Dalla massa indistinta delle disquisizioni e degli auspici di circostanza ascoltati durante la conferenza è emerso prepotentemente l’impressionante discorso con cui il vicepresidente statunitense Vance ha attaccato frontalmente la mania iper-regolatoria dell’UE, snocciolando a muso duro dinanzi agli sbigottiti e stiracchiati sorrisetti dei leader europei in platea, da Macron a von der Leyen, i 4 paragrafi in cui si articola il punto di vista degli USA sull’IA, di cui qui di seguito traduco i punti salienti:
“NUMBER ONE: l’amministrazione Trump intende garantire che la tecnologia USA nel campo dell’IA rimanga lo standard di riferimento nel mondo e che gli Stati Uniti restino il partner preferito degli altri Paesi e delle imprese che via via vi faranno sempre più ricorso.
NUMBER TWO: Riteniamo che una regolamentazione eccessiva dell’IA ucciderebbe nella culla un’industria innovatrice, noi faremo tutto quanto potremo per promuoverne l’avanzata e le strategie di sviluppo e sono compiaciuto di notare l’orientamento deregolamentatore delle discussioni in corso in questa Conferenza.
NUMBER THREE: Siamo fermamente convinti che l’IA non deve essere impastoiata da pregiudizi ideologici e che negli Stati Uniti l’IA non diverrà mai lo strumento di censure autoritarie.
NUMBER FOUR: Gli Stati Uniti sono leader nello sviluppo dell’IA e intendiamo che lo restino. Gli USA possiedono tutti i componenti dell’intera filiera dell’IA, dalla progettazione di semiconduttori avanzati ai migliori algoritmi e naturalmente alle applicazioni trasformatrici.
Per mantenere il vantaggio statunitense l’amministrazione Trump farà in modo che i sistemi più potenti dell’IA si realizzino negli USA con microcircuiti progettati e fabbricati da noi, ma non fraintendetemi: gli Stati Uniti vogliono tutti voi come nostri partner, tuttavia per creare la fiducia necessaria sono necessarie normative internazionali che facilitino il progresso dell’IA anziché strangolarla, e i nostri amici europei devono guardare a questa nuova frontiera con ottimismo e non con timore.

DATI FORNITI:
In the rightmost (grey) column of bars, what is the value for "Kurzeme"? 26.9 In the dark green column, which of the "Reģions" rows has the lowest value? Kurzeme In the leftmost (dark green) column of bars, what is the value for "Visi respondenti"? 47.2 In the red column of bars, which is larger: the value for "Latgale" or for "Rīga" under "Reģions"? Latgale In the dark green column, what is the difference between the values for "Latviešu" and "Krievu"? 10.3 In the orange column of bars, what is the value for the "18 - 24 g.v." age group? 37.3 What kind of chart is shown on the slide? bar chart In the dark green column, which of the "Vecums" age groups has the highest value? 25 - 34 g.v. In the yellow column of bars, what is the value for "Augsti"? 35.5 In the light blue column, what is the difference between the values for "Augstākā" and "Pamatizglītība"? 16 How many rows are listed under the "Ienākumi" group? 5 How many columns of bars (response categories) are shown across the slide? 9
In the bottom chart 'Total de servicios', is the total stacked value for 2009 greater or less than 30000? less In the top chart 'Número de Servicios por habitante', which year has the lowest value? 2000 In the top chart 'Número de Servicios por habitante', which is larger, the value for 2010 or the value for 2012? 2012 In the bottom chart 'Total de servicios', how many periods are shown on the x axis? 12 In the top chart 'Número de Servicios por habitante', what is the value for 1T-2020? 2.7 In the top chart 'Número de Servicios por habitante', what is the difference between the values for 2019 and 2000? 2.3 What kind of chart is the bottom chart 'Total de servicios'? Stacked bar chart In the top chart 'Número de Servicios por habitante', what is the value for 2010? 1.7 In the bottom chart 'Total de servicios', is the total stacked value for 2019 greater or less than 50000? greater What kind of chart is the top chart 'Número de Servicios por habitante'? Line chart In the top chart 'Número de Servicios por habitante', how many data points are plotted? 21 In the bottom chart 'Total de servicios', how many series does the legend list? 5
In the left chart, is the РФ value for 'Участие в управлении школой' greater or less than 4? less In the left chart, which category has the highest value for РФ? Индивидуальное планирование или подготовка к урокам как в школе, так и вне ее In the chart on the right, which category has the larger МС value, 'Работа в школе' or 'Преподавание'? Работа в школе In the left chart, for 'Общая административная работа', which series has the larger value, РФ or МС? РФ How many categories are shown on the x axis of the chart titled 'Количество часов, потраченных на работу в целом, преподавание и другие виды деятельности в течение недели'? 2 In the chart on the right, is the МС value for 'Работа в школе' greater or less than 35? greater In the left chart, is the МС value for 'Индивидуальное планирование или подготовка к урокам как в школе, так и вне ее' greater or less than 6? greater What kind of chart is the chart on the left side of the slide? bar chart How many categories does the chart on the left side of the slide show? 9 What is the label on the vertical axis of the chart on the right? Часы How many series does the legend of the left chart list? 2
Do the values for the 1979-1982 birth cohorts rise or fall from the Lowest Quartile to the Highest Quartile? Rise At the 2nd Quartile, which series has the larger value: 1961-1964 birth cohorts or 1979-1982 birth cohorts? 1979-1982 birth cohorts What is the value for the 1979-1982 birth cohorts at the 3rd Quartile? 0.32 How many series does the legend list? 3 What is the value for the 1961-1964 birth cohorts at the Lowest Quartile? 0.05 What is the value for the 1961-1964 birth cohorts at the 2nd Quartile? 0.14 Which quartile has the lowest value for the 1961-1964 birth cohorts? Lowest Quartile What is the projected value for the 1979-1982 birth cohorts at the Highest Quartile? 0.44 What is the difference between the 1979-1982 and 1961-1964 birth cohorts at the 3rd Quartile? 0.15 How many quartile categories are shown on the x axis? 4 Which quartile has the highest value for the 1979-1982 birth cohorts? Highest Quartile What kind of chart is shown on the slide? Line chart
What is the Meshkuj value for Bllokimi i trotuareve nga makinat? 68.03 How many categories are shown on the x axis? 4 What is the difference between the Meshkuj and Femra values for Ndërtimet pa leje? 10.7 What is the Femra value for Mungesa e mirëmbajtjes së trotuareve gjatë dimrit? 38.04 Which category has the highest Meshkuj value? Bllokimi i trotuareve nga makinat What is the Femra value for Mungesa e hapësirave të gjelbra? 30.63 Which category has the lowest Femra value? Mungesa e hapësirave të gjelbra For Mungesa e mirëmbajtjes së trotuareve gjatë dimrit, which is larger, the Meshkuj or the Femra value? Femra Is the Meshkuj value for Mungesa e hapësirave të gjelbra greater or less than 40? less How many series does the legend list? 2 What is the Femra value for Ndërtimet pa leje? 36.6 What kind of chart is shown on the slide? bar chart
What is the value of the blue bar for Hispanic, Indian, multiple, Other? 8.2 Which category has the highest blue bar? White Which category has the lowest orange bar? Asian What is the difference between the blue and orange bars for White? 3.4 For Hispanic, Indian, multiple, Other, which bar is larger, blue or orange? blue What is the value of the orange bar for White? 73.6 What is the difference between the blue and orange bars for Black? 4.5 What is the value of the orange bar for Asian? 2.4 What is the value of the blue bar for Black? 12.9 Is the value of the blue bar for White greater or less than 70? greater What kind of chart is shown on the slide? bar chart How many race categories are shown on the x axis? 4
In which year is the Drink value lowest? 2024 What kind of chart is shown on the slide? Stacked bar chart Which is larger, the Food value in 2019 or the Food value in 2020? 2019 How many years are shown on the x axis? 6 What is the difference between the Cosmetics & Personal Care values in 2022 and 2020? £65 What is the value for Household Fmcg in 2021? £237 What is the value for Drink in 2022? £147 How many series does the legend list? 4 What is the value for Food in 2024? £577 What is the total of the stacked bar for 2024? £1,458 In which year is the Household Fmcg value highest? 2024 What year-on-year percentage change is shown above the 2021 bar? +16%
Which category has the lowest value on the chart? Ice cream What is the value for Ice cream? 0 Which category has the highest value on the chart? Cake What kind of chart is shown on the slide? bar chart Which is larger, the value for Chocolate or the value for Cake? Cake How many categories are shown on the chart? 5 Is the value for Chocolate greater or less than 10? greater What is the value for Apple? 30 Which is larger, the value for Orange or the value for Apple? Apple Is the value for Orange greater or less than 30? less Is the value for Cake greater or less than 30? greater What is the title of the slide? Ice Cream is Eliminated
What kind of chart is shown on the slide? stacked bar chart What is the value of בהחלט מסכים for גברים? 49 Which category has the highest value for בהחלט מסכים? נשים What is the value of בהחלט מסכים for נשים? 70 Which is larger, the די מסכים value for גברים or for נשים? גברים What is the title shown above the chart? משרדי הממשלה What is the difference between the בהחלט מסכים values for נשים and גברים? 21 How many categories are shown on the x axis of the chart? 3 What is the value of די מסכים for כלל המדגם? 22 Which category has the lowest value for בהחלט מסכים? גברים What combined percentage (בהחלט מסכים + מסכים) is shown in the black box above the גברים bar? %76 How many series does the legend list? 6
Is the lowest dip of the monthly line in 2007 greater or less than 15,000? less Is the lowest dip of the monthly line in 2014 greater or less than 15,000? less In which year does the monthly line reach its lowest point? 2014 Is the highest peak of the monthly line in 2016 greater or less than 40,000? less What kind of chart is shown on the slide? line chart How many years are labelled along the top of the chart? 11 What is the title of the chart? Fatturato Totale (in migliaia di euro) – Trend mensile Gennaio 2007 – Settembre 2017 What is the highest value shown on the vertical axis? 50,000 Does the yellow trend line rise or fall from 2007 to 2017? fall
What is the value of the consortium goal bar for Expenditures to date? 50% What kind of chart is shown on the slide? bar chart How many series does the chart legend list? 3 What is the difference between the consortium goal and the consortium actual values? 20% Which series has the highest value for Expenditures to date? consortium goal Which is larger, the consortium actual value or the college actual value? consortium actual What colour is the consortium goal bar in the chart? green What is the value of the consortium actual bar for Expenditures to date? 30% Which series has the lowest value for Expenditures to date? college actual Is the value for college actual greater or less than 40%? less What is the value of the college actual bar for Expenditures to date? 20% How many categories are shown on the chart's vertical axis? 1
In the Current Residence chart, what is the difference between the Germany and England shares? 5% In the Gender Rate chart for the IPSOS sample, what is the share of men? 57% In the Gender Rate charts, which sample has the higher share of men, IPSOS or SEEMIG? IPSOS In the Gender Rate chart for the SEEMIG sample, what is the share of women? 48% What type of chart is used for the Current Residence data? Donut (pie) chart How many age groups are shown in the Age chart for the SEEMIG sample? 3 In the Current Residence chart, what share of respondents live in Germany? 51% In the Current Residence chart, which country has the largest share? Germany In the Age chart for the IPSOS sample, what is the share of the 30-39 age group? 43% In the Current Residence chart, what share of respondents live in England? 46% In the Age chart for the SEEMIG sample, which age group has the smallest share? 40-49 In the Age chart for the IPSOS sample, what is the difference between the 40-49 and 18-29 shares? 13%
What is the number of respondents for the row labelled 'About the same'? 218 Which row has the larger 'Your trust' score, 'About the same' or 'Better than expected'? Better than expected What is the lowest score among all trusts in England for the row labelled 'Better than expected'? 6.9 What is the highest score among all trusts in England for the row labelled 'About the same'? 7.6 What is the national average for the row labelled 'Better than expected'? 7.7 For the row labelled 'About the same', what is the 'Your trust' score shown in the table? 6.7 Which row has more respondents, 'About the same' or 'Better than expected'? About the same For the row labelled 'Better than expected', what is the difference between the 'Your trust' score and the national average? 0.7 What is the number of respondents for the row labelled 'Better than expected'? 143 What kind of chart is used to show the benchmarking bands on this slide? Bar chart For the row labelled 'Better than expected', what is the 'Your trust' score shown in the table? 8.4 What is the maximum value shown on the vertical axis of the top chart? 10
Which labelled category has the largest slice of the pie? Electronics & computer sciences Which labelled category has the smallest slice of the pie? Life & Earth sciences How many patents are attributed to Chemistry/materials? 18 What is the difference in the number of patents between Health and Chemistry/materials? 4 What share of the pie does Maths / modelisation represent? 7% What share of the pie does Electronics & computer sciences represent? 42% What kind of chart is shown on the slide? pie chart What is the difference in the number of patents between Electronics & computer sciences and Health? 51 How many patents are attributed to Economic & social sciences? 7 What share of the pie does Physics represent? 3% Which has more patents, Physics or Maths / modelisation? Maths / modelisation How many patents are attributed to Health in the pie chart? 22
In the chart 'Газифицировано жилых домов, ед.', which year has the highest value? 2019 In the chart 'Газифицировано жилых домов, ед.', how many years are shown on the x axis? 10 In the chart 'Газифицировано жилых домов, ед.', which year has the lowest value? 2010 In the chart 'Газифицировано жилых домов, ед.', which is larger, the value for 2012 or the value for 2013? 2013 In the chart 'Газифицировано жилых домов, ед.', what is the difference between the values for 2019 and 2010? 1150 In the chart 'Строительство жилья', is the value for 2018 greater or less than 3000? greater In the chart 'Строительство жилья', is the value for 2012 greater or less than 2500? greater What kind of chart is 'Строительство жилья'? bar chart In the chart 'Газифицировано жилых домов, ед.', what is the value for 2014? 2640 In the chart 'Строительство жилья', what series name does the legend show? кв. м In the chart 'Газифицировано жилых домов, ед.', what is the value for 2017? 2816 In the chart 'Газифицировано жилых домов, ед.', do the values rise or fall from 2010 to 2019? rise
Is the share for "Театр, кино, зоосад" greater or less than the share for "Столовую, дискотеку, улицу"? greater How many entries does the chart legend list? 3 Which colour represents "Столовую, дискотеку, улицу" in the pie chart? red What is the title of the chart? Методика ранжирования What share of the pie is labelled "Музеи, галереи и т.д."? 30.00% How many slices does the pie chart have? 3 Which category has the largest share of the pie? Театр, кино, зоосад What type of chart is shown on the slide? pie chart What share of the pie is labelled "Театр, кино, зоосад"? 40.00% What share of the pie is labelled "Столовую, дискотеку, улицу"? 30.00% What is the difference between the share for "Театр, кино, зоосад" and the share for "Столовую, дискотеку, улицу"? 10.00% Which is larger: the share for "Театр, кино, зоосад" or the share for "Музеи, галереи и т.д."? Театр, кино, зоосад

CONSEGNA A:
Rispondi alle domande sul testo dedicato al discorso di Vance sull'IA:
(i) Quali leader europei presenti in platea vengono nominati?
(ii) Secondo il punto "NUMBER TWO", che effetto avrebbe una regolamentazione eccessiva dell'IA?
(iii) Con quali microcircuiti l'amministrazione Trump vuole che si realizzino negli USA i sistemi più potenti dell'IA?
CONSEGNA B: Scrivi la parte che segue nel testo sul discorso di Vance sull'IA, partendo dopo l'ultima frase riportata.

RISPOSTA SCRITTA A:
(i) Macron e von der Leyen.
(ii) Ucciderebbe nella culla un'industria innovatrice.
(iii) Con microcircuiti progettati e fabbricati dagli Stati Uniti.

RISPOSTA SCRITTA B:
Il vantaggio degli USA in questo campo non è un caso, bensì il risultato di un contesto normativo aperto che ha stimolato i nostri innovatori a sperimentare e ad investire nell’IA capitali inusitati: dei circa 700 miliardi di dollari che si prevede saranno investiti nell’IA entro il 2028, oltre la metà probabilmente verranno dagli Stati Uniti.
Il cammino delle nuove imprese e dei ricercatori che stanno realizzando le applicazioni più rivoluzionarie dell’IA non deve essere ostacolato”.
Dall’ottimistico – forse troppo…- discorso di Vance, pronunciato col piglio autoritario di chi, conscio della propria forza, non propone ma dispone per tirare l’acqua al proprio mulino (com’è giusto che sia… magari fossero gli inconsistenti europei capaci di imitarlo!), emerge dunque un’impostazione fermamente contraria a rigide legislazioni – da decenni tipiche dell’Unione Europea in tutti i settori – che in qualsiasi modo frenino lo sviluppo della nuova tecnologia limitandone le opportunità.
E il giorno dopo il secco e graffiante ammonimento di Vance la Commissione europea ha clamorosamente fatto marcia indietro sospendendo l’esame della Direttiva sulla responsabilità civile dell’intelligenza artificiale… decisione però prontamente e duramente stigmatizzata da uno dei suoi relatori, il deputato europeo Axel Voss del Partito Popolare.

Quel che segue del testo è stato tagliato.